§ GOAL OF THE EXERCISE
Reproduce all of the data exactly, with no line skipped.

* BEGIN MATERIAL SUPPLIED *

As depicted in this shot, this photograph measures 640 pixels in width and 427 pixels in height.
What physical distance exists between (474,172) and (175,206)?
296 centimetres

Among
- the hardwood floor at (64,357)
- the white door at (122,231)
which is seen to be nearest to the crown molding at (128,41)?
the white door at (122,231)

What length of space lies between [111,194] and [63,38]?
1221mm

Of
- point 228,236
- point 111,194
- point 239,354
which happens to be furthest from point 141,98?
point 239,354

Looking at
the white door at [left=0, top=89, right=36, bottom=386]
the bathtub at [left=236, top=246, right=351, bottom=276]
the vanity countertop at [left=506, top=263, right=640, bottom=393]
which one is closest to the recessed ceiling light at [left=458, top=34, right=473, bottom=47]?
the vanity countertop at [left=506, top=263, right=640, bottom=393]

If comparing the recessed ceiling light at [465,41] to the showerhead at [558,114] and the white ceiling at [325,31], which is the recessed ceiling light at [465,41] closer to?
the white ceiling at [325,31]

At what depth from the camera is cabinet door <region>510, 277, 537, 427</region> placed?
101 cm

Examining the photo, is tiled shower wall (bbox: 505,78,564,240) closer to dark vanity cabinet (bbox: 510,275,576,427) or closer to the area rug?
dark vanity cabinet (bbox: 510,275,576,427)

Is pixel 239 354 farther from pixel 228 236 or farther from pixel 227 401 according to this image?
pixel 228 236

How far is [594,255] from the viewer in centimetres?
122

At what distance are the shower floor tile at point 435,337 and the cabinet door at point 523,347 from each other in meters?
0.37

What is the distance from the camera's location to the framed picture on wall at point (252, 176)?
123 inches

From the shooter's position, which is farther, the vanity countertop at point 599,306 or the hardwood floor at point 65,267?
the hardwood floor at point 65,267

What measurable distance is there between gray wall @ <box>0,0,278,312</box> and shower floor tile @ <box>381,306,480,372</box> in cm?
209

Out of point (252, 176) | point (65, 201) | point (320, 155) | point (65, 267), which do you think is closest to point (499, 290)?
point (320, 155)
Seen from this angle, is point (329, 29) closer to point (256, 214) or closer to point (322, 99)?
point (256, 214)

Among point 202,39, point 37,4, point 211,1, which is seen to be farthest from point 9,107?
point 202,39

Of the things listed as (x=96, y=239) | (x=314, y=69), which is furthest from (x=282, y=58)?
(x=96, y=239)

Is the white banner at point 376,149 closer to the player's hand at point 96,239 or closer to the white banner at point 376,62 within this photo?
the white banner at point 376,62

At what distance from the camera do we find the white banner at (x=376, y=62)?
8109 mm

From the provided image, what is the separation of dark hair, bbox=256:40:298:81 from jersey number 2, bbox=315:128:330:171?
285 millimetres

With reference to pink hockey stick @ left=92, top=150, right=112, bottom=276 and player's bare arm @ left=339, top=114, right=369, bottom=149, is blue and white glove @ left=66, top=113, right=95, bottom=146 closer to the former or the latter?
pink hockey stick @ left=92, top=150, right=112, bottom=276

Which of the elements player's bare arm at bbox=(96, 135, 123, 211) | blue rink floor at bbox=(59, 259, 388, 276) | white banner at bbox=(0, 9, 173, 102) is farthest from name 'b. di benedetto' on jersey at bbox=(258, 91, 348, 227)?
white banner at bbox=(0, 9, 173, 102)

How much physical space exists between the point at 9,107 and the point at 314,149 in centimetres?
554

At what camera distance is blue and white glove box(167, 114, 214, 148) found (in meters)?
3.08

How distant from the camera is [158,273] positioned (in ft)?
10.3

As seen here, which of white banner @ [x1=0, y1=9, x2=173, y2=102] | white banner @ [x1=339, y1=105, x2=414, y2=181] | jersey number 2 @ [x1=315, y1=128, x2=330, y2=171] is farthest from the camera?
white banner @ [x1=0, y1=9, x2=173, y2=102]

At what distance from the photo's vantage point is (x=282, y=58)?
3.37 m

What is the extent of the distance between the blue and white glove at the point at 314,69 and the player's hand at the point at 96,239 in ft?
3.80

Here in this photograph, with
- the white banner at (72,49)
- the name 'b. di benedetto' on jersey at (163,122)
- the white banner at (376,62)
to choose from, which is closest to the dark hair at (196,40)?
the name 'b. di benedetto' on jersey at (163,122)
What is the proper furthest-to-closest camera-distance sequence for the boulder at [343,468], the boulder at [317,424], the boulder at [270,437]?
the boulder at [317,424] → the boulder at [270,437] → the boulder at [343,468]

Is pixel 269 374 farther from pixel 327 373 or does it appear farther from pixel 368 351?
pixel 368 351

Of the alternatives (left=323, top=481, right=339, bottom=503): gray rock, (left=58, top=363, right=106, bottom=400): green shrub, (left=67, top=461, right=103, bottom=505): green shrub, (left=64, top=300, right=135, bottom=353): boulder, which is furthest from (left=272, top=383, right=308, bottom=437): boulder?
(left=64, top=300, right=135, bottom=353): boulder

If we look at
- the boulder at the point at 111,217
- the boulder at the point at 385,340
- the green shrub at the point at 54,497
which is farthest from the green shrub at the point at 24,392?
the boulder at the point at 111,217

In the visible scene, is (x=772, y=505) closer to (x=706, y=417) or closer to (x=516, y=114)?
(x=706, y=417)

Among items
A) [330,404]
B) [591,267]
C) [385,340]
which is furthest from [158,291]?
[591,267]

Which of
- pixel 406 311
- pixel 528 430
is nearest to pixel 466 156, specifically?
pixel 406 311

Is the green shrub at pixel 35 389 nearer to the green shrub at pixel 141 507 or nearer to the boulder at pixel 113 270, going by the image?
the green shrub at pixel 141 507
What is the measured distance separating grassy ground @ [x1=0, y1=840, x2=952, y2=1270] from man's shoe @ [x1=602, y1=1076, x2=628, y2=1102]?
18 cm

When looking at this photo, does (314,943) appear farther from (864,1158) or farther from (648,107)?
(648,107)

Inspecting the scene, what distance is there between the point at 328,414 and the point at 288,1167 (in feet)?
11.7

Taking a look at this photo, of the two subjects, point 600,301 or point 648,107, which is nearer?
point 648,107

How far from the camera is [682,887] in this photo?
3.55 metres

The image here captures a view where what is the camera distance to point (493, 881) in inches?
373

* END MATERIAL SUPPLIED *

§ FINAL RESULT
As depicted in this shot, this photograph measures 640 pixels in width and 427 pixels in height.
What physical distance exists between (474,172) and (175,206)?
296 centimetres

Among
- the hardwood floor at (64,357)
- the white door at (122,231)
which is seen to be nearest to the crown molding at (128,41)?
the white door at (122,231)

What length of space lies between [111,194] and [63,38]?
1221mm

Of
- point 228,236
- point 111,194
- point 239,354
which happens to be furthest from point 141,98?
point 239,354

Looking at
the white door at [left=0, top=89, right=36, bottom=386]
the bathtub at [left=236, top=246, right=351, bottom=276]
the vanity countertop at [left=506, top=263, right=640, bottom=393]
which one is closest to the recessed ceiling light at [left=458, top=34, right=473, bottom=47]?
the vanity countertop at [left=506, top=263, right=640, bottom=393]

If comparing the recessed ceiling light at [465,41] to the showerhead at [558,114] and the white ceiling at [325,31], which is the recessed ceiling light at [465,41] closer to?
the white ceiling at [325,31]

At what depth from the camera is cabinet door <region>510, 277, 537, 427</region> placed?
101 cm

Examining the photo, is tiled shower wall (bbox: 505,78,564,240) closer to dark vanity cabinet (bbox: 510,275,576,427) or closer to the area rug?
dark vanity cabinet (bbox: 510,275,576,427)

Is pixel 239 354 farther from pixel 228 236 or farther from pixel 227 401 according to this image?
pixel 228 236

How far is [594,255] from the viewer in centimetres?
122

At what distance are the shower floor tile at point 435,337 and the cabinet door at point 523,347 from each other in meters?
0.37

What is the distance from the camera's location to the framed picture on wall at point (252, 176)?
123 inches

From the shooter's position, which is farther, the vanity countertop at point 599,306 or the hardwood floor at point 65,267?
the hardwood floor at point 65,267

What measurable distance is there between gray wall @ <box>0,0,278,312</box> and shower floor tile @ <box>381,306,480,372</box> in cm?
209

Out of point (252, 176) | point (65, 201) | point (320, 155) | point (65, 267), which do you think is closest to point (499, 290)?
point (320, 155)
Seen from this angle, is point (329, 29) closer to point (256, 214) or closer to point (322, 99)?
point (256, 214)

Among point 202,39, point 37,4, point 211,1, which is seen to be farthest from point 9,107?
point 202,39

Of the things listed as (x=96, y=239) | (x=314, y=69), which is furthest from (x=282, y=58)?
(x=96, y=239)

Is the white banner at point 376,149 closer to the player's hand at point 96,239 or closer to the white banner at point 376,62 within this photo?
the white banner at point 376,62

At what distance from the camera do we find the white banner at (x=376, y=62)?
8109 mm

From the provided image, what is the separation of dark hair, bbox=256:40:298:81 from jersey number 2, bbox=315:128:330:171?
285 millimetres

With reference to pink hockey stick @ left=92, top=150, right=112, bottom=276 and player's bare arm @ left=339, top=114, right=369, bottom=149, is blue and white glove @ left=66, top=113, right=95, bottom=146 closer to the former or the latter?
pink hockey stick @ left=92, top=150, right=112, bottom=276

Which of the elements player's bare arm at bbox=(96, 135, 123, 211) | blue rink floor at bbox=(59, 259, 388, 276) | white banner at bbox=(0, 9, 173, 102) is farthest from name 'b. di benedetto' on jersey at bbox=(258, 91, 348, 227)?
white banner at bbox=(0, 9, 173, 102)

How much physical space exists between the point at 9,107 and the point at 314,149 in centimetres?
554

At what camera distance is blue and white glove box(167, 114, 214, 148) found (in meters)?
3.08

How distant from the camera is [158,273] positioned (in ft)?
10.3

As seen here, which of white banner @ [x1=0, y1=9, x2=173, y2=102] | white banner @ [x1=339, y1=105, x2=414, y2=181] | jersey number 2 @ [x1=315, y1=128, x2=330, y2=171] is farthest from the camera?
white banner @ [x1=0, y1=9, x2=173, y2=102]

At what distance from the photo's vantage point is (x=282, y=58)?
3.37 m

What is the extent of the distance between the blue and white glove at the point at 314,69 and the player's hand at the point at 96,239 in ft?
3.80

Here in this photograph, with
- the white banner at (72,49)
- the name 'b. di benedetto' on jersey at (163,122)
- the white banner at (376,62)
to choose from, which is closest to the dark hair at (196,40)?
the name 'b. di benedetto' on jersey at (163,122)
What is the proper furthest-to-closest camera-distance sequence for the boulder at [343,468], the boulder at [317,424], the boulder at [270,437]?
the boulder at [317,424] → the boulder at [270,437] → the boulder at [343,468]

Is pixel 269 374 farther from pixel 327 373 or does it appear farther from pixel 368 351?
pixel 368 351

Of the alternatives (left=323, top=481, right=339, bottom=503): gray rock, (left=58, top=363, right=106, bottom=400): green shrub, (left=67, top=461, right=103, bottom=505): green shrub, (left=64, top=300, right=135, bottom=353): boulder, which is furthest from (left=272, top=383, right=308, bottom=437): boulder?
(left=64, top=300, right=135, bottom=353): boulder

If we look at
- the boulder at the point at 111,217
- the boulder at the point at 385,340
- the green shrub at the point at 54,497
which is farthest from the green shrub at the point at 24,392?
the boulder at the point at 111,217

In the visible scene, is (x=772, y=505) closer to (x=706, y=417) or closer to (x=516, y=114)?
(x=706, y=417)

Among items
A) [330,404]
B) [591,267]
C) [385,340]
which is furthest from [158,291]?
[591,267]

Which of
- pixel 406 311
- pixel 528 430
is nearest to pixel 466 156, specifically?
pixel 406 311

Is the green shrub at pixel 35 389 nearer to the green shrub at pixel 141 507 or nearer to the boulder at pixel 113 270, going by the image?
the green shrub at pixel 141 507
What is the measured distance separating grassy ground @ [x1=0, y1=840, x2=952, y2=1270] from man's shoe @ [x1=602, y1=1076, x2=628, y2=1102]?
18 cm

When looking at this photo, does (314,943) appear farther from (864,1158) or farther from (648,107)?
(648,107)

Inspecting the scene, what distance is there between the point at 328,414 and the point at 288,1167 (in feet)?
11.7

Taking a look at this photo, of the two subjects, point 600,301 or point 648,107, which is nearer?
point 648,107

How far from the camera is [682,887] in this photo?
3.55 metres

The image here captures a view where what is the camera distance to point (493, 881) in inches?
373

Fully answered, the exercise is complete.